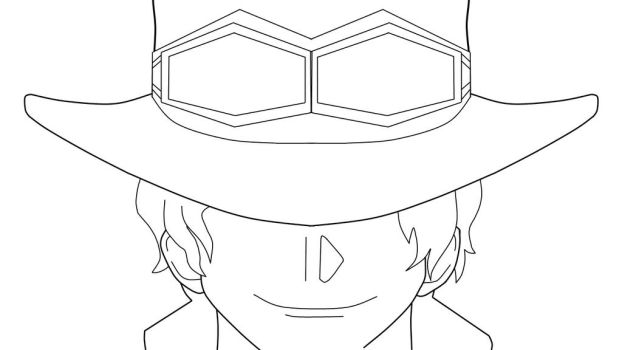 Sabo Lineart by the-names-boomer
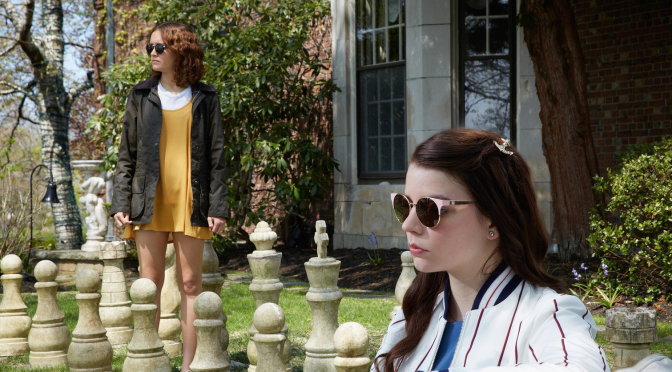 Thoroughbreds (Cory Finley, 2017)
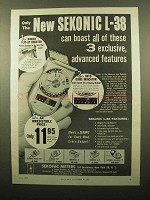 1959 Sekonic L-38 Exposure Meter Ad - Advanced Features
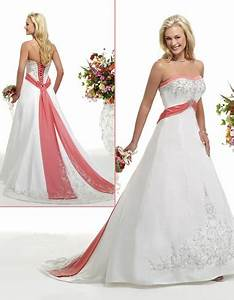 11 best images about a splash of color on pinterest With wedding dresses with coral color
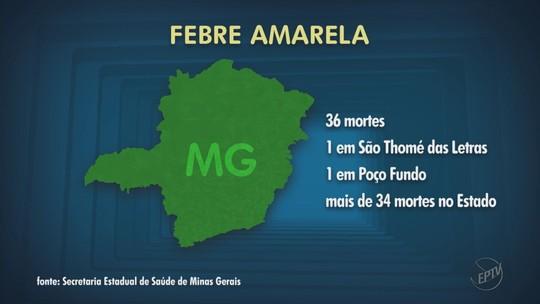 Turista de SP que visitou São Tomé das Letras é 2º caso de morte por febre amarela confirmado no Sul de MG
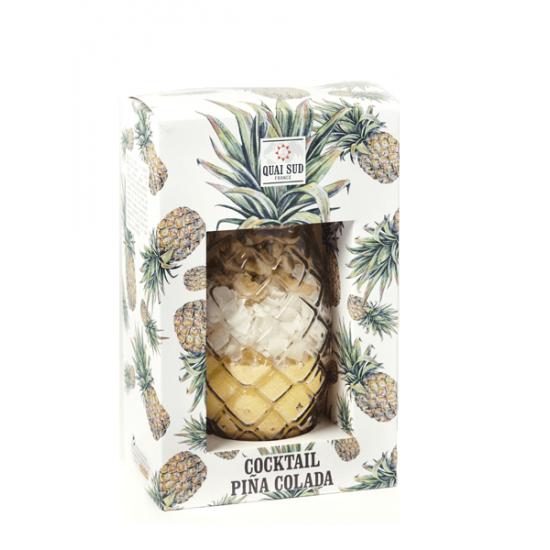 Pina Colada koktél mix (ananász-kókusz)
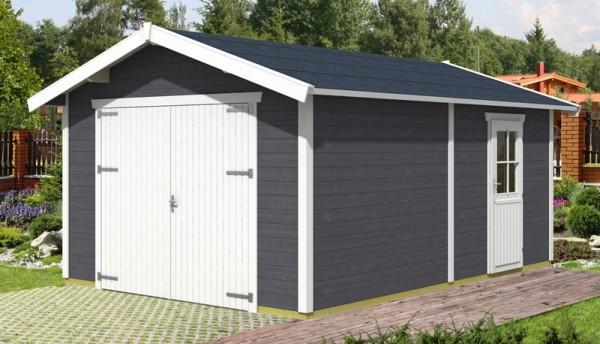 Skan Holz Holzgarage Visby 1, 28 mm, 370 x 525 cm, schiefergrau/weiß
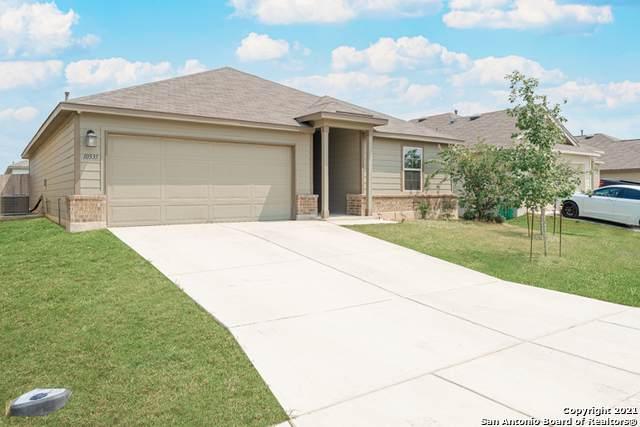 10531 Penelope Way, Converse, TX 78109 (MLS #1559412) :: EXP Realty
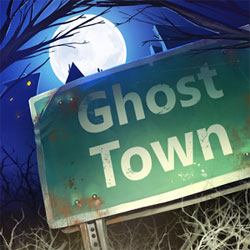 Ghost Town Adventures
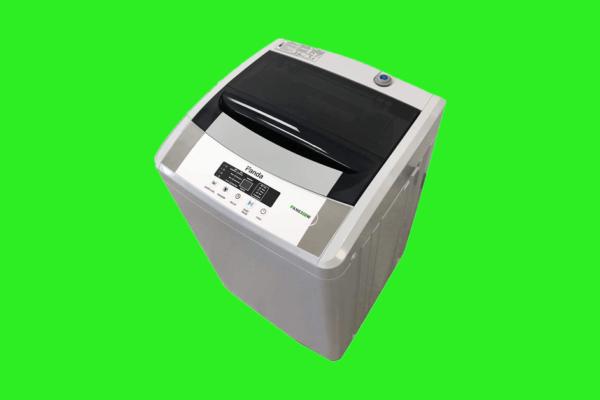 Panda Pan6360W Compact Portable Washing Machine Review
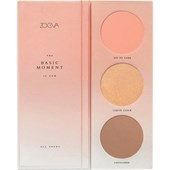 ZOEVA - Rouge - Basic Moment Blush Palette
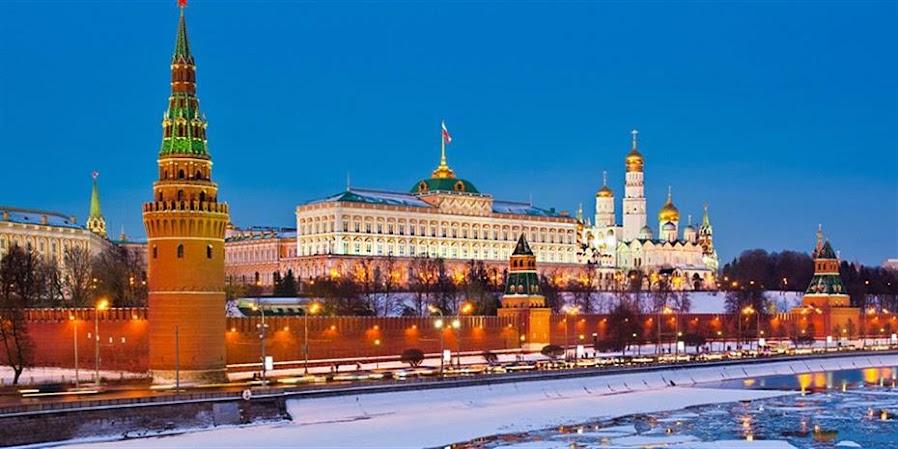 ΥΠΕΞ Ρωσίας: Δεν υπάρχουν εναλλακτικές στη Συνθήκη του Μοντρέ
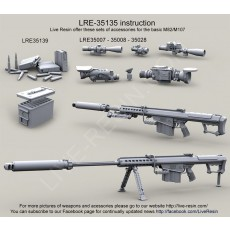 Barrett M107A1 .50 Caliber LRSR and Barrett M107A1 .50 Caliber LRSR CQB with quick-attach Barrett QDL Suppressor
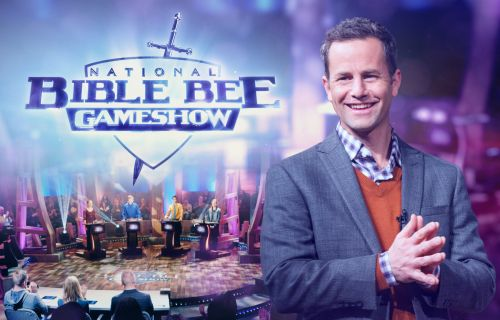 National Bible Bee Game Show to Premiere on Facebook Live; Fans Participate in Thunderclap Campaign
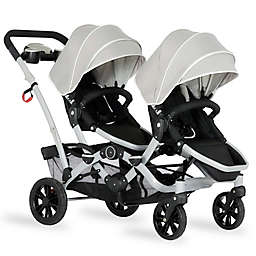 Dream on Me Track Tandem Stroller Face to Face Edition in Light Grey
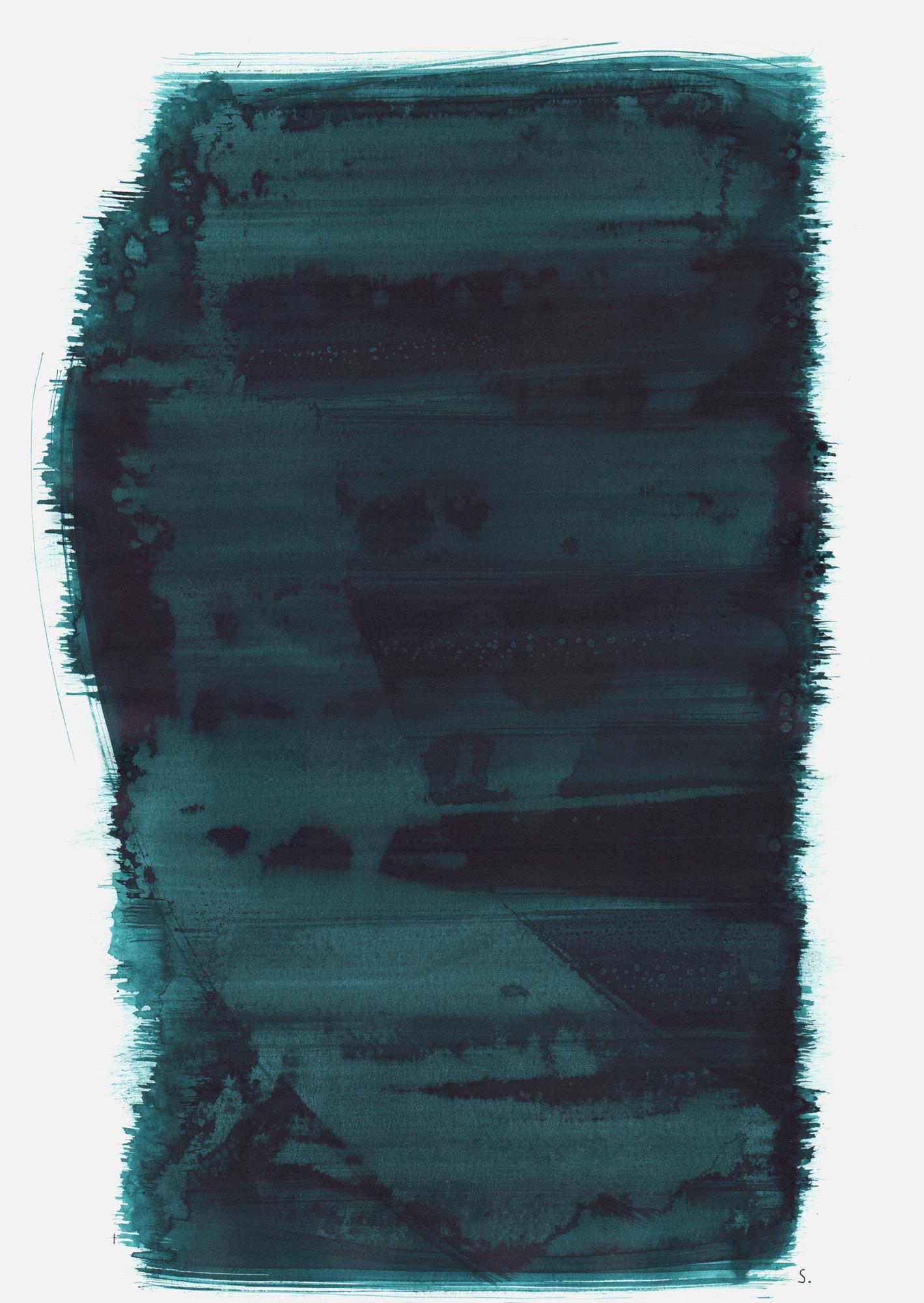 """""""An Jona Blumenfeld"""", 2019, Tusche auf Papier, 48 x 36cm; ©: Konstanze Sailer [Blumenfeld, Jona; * 03.09.1942 in Berlin; deportiert aus Berlin; † nach dem 02.03.1943 in Auschwitz]"""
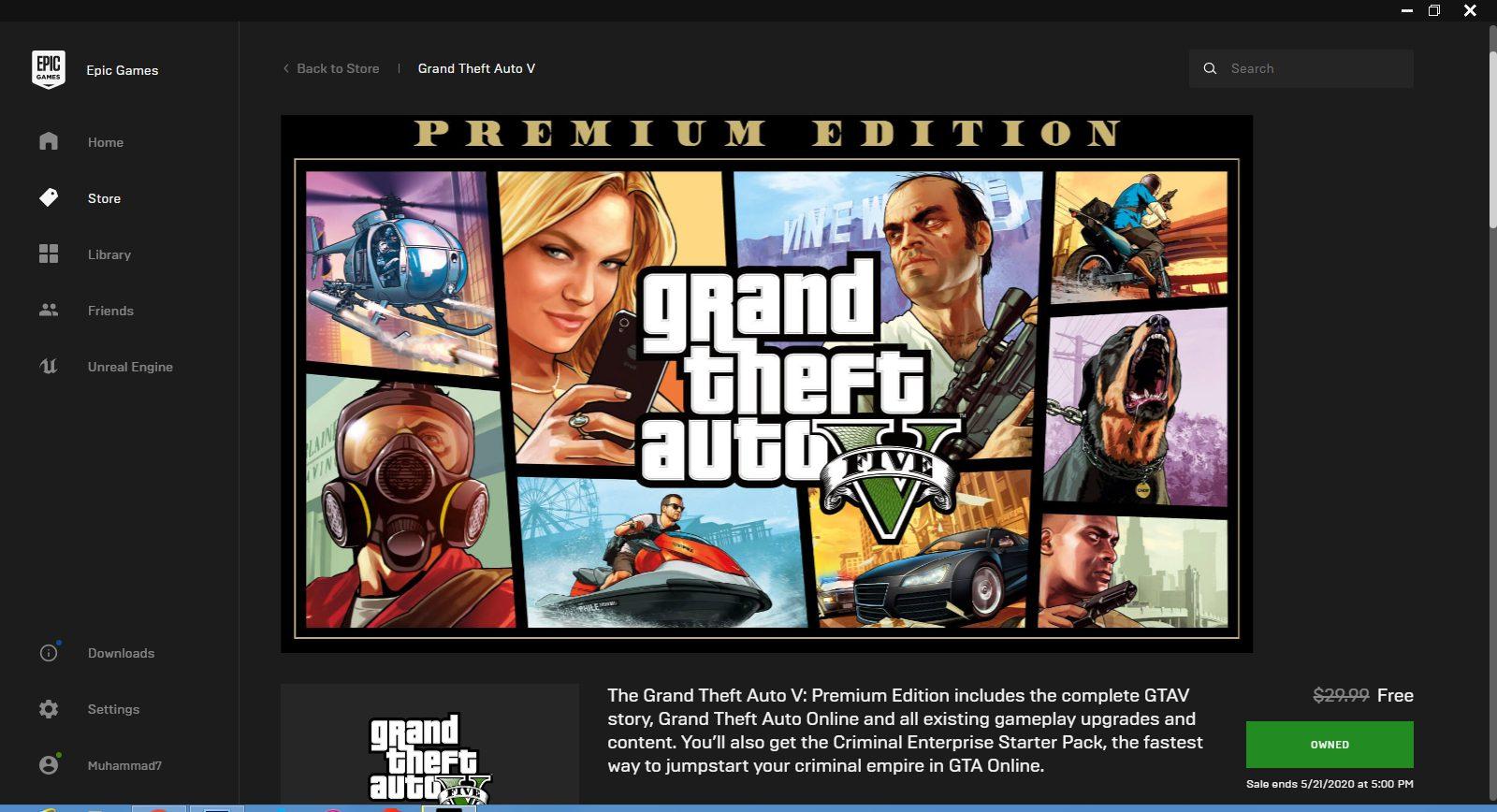 تحميل لعبة GTA 5 مجاناً
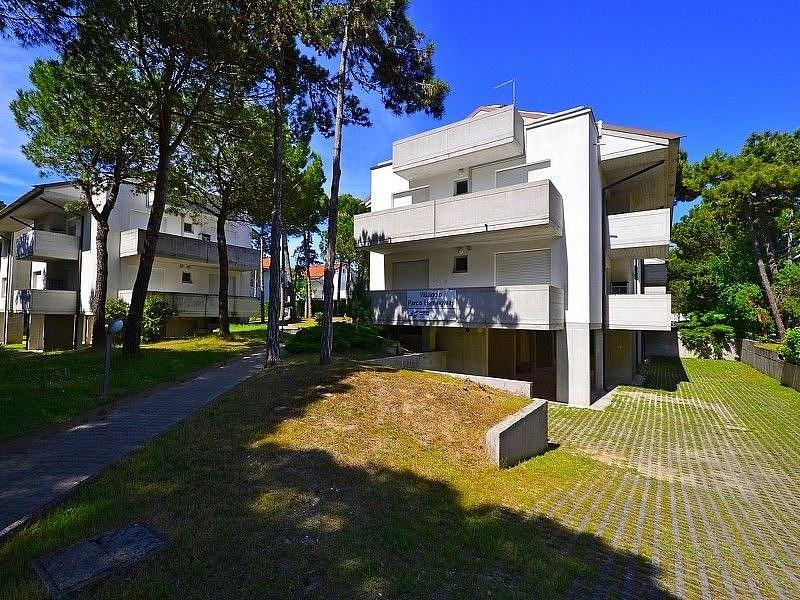 Rezidence PARCO HEMINGWAY - Analipsi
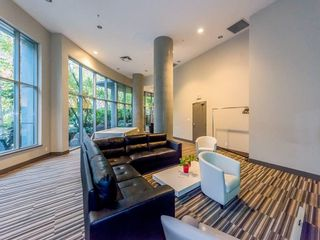 """Photo 4: 1705 1050 SMITHE Street in Vancouver: West End VW Condo for sale in """"The Sterling"""" (Vancouver West)  : MLS®# R2368698"""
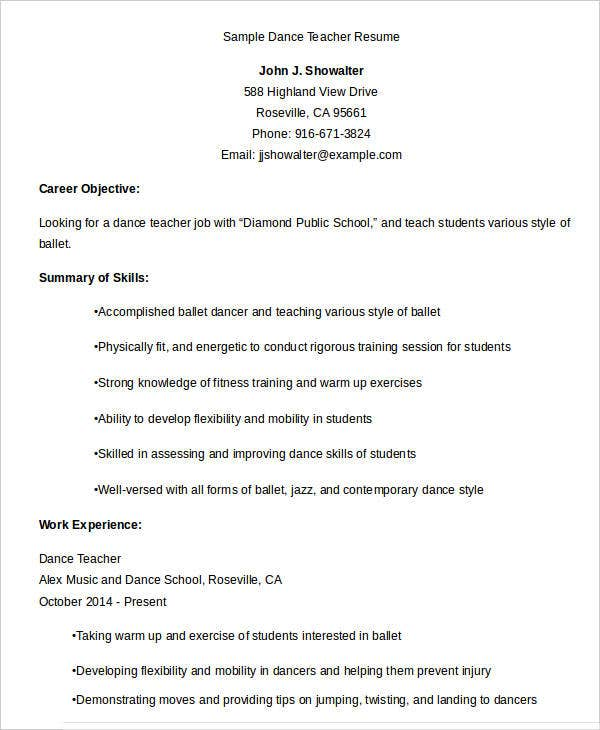 Sample Resume For Dance Teacher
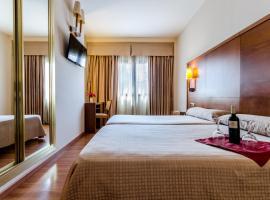 Photo de l'hôtel: Hotel Saylu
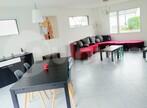 Vente Maison 6 pièces 132m² Wingles (62410) - Photo 5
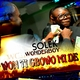 Wonderboy Solek Won Ti Gbowo Mi De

◆ **AIM OF THE TASK**
Beginning with the line that contains "Vente Maison 6" and ending with the last line of the data, transcribe each line exactly; pictures stay out.

◆ **ANSWER TO THIS EXERCISE**
 Vente Maison 6 pièces 132m² Wingles (62410) - Photo 5
 Wonderboy Solek Won Ti Gbowo Mi De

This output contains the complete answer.